Adapun contoh dalam bidang ilmu-ilmu sosial di antaranya tentang : The Keynesian


Revolution yang biasanya dipandang sebagai pergeseran besar dalam makro-
ekonomi. Menurut John Kenneth Galbraith mengatakan, Hukum didominasi pemikiran
ekonomi sebelum Keynes selama lebih dari satu abad, dan peralihan ke Keynesianisme
sangat sulit. Ekonom yang bertentangan dengan hukum, yang disimpulkan bahwa setengah
pengangguran dan kurangnya investasi (ditambah dengan oversaving) adalah tidak mungkin,
berisiko kehilangan karier mereka. Dalam magnum opus, Keynes dikutip salah seorang
pendahulunya, JA Hobson, yang berulang-ulang menyangkal posisi di universitas untuk teori
sesat.
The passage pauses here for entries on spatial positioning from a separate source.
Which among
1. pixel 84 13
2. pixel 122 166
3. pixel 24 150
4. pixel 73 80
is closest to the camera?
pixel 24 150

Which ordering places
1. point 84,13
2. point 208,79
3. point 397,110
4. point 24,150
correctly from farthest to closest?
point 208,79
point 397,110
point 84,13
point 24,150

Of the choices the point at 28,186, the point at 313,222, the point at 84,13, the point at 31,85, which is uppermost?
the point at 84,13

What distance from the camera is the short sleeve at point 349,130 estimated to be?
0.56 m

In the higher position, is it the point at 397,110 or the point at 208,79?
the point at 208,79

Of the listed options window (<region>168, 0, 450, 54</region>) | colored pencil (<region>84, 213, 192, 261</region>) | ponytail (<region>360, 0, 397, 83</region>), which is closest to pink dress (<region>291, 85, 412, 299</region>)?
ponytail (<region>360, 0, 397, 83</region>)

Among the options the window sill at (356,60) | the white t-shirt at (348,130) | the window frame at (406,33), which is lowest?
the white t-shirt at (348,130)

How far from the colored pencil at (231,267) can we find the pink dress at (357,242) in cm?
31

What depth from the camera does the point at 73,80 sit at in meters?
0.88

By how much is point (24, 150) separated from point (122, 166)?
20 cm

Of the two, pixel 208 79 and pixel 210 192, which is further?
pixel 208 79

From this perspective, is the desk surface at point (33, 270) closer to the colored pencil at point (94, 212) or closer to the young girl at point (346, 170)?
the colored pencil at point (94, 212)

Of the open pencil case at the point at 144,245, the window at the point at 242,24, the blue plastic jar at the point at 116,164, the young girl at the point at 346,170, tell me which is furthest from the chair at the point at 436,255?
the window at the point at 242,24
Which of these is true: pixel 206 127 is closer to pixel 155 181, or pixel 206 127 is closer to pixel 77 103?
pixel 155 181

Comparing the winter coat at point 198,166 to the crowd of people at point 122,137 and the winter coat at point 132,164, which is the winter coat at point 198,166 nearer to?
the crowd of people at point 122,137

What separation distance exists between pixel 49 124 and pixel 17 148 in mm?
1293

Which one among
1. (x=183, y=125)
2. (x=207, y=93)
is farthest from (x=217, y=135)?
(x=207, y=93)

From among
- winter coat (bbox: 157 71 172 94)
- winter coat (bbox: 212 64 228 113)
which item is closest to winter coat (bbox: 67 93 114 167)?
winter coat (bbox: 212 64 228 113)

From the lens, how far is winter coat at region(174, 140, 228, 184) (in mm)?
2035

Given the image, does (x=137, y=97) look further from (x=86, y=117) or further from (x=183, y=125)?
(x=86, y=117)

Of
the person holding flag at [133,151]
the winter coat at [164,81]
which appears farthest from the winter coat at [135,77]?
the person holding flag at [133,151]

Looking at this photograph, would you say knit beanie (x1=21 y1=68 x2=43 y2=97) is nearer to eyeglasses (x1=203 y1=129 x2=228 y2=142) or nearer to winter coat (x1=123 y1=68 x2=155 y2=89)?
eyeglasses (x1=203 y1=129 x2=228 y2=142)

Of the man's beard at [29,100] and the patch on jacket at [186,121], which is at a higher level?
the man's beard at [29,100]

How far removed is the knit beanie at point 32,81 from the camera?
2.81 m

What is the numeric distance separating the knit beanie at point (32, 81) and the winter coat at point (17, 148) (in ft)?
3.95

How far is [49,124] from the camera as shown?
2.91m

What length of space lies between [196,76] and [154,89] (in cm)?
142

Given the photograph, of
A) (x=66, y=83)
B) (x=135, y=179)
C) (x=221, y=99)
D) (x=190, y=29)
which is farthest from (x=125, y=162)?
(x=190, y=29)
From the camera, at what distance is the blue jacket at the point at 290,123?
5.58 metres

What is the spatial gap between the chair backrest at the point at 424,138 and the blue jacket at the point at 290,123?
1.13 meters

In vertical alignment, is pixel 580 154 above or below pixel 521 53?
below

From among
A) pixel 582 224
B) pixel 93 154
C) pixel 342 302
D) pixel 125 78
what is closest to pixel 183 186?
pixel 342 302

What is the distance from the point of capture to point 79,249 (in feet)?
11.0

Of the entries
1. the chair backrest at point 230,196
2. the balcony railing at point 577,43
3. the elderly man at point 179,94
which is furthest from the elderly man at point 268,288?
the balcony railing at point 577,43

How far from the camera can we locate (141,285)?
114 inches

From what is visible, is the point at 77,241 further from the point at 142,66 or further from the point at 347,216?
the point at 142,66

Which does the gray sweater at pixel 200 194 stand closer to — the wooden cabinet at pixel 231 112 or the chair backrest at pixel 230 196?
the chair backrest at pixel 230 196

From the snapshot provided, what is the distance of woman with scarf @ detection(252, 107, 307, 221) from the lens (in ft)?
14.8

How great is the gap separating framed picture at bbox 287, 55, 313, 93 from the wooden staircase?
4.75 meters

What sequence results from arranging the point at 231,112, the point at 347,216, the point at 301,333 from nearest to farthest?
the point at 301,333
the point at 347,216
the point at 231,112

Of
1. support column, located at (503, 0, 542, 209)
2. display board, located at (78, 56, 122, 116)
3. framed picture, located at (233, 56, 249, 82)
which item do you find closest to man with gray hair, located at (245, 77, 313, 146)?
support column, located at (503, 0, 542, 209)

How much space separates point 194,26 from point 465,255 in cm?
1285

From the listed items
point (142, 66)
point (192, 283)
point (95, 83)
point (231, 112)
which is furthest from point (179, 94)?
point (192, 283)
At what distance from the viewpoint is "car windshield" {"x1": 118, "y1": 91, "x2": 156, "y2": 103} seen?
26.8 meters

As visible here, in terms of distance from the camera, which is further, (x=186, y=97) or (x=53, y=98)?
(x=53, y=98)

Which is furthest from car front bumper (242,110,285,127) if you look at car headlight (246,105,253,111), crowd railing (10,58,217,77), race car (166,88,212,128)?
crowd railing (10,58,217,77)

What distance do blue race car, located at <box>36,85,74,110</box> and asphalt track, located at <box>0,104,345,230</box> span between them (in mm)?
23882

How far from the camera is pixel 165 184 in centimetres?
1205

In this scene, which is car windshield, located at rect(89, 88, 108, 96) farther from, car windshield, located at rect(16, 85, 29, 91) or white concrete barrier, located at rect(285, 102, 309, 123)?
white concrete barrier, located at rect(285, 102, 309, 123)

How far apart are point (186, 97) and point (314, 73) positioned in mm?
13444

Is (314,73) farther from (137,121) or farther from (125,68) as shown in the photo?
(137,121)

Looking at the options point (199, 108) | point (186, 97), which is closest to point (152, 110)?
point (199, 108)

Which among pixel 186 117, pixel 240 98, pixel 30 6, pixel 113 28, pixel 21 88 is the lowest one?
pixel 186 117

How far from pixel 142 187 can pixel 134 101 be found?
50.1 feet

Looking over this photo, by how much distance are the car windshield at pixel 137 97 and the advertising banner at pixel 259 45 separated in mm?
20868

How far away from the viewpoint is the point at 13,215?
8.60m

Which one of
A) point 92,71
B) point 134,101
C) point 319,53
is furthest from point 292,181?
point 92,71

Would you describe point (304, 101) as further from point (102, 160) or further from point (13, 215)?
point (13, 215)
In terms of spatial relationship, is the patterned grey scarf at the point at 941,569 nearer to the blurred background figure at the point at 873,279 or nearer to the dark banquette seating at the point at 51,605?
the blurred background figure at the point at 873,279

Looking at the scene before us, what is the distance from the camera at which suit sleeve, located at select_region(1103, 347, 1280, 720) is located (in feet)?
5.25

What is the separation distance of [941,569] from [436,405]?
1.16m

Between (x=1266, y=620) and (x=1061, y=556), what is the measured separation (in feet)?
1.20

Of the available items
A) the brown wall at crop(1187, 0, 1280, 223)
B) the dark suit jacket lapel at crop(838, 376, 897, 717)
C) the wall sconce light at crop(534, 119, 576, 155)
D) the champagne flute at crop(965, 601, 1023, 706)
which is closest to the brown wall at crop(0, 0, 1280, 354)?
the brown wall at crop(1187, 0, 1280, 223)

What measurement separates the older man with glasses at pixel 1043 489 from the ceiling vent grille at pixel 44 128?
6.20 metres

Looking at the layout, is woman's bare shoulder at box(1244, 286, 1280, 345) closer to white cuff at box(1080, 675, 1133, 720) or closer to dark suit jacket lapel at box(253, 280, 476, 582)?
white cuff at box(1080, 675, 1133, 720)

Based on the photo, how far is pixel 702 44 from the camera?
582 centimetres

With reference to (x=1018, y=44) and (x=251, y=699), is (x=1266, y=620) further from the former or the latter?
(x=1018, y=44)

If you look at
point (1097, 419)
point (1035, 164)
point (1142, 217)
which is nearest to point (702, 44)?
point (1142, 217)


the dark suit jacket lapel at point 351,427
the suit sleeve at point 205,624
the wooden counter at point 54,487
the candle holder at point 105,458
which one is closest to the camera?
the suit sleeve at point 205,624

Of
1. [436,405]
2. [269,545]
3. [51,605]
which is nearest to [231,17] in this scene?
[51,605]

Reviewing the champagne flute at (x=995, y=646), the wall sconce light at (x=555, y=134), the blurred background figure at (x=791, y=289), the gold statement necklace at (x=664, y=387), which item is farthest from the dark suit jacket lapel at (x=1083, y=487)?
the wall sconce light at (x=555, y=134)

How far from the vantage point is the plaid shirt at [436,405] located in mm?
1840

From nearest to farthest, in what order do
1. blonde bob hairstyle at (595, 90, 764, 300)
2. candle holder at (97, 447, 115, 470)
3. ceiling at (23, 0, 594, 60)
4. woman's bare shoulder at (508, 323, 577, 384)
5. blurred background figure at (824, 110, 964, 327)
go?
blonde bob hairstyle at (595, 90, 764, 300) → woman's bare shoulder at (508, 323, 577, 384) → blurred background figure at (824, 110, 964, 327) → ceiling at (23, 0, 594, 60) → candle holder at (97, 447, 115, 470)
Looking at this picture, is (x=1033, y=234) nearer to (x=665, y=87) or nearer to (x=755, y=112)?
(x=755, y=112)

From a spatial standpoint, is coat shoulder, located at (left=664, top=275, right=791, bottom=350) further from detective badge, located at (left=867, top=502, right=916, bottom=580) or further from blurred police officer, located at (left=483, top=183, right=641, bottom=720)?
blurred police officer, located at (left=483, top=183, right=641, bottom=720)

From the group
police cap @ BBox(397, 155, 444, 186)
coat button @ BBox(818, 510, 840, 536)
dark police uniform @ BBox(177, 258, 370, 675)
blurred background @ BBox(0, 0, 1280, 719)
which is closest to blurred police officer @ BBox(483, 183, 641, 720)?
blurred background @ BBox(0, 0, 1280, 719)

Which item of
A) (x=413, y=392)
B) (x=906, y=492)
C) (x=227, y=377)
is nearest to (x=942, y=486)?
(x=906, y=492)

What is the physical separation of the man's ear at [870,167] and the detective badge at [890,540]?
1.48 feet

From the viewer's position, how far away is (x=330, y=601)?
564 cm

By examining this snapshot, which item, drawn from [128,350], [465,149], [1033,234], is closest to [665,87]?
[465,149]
Monetarists berpendapat bahwa kebijakan fiskal tidak penting bagi stabilisasi ekonomi,
berbeda dengan pandangan Keynes bahwa baik kebijakan fiskal dan moneter merupakan
yang penting.[25]

Beberapa contoh tersebut memperlihatkan bagaimana proses pergeseran paradigm atau


revolusi sains itu terjadi. Hal ini tidak bisa dielakkan dalam wacana ilmu pengetahuan. Teori
yang mampu memberikan solusi terbaik dalam melihat setiap keganjalan akan menjadi teori
yang diunggulkan.

Kesimpulan

Revolusi sains yang digagas oleh Thomas Kuhn lebih menekankan pada proses tranformasi
paradigma yang lama menuju paradigma yang baru yang lebih mendatangkan sebuah
alternatif. Proses-proses yang ia gambarkan dalam perkembangan sains merupakan siklus
bagaimana sains normal ternyata mendominasi dari seluruh persoalan sains hingga saat ini,
dan paradigma di sini dimainkan oleh kalangan ilmuan yang mendominasi paradigma. Seperti
ia sampaikan dalam pembahasan di atas, bahwa umumnya para ilmuan tidak peduli dengan
paradigma lain yang berkembang, yang diutamakan adalah bagaimana teori-teori dan konsep
mampu diterapkan, jika ditemukan keganjalan mereka cenderung sulit menemukan
pemecahan. Makanya disini perlunya sebuah solusi untuk menyelesaikannya dengan
menerapkan revolusi sains.

Apa yang digagas oleh Thomas Kuhn memang secara konsep lebih menjanjikan, namun
penyelesaiannya tetap masih terlihat adanya kesamaan dengan pola positivistik, dia
menafikan kebenaran atau kepastian tertinggi di dalam semesta ini. Usaha epistemologis
manusia dianggap tidak memiliki tujuan akhir dan tidak mungkin diraih secara objektif.
Namun, gagasan dari Kuhn mendapat tempat yang baik dalam pengembangan seluruh
disiplin ilmu pengetahuan kotemporer terutama dalam ilmu social-humaniora.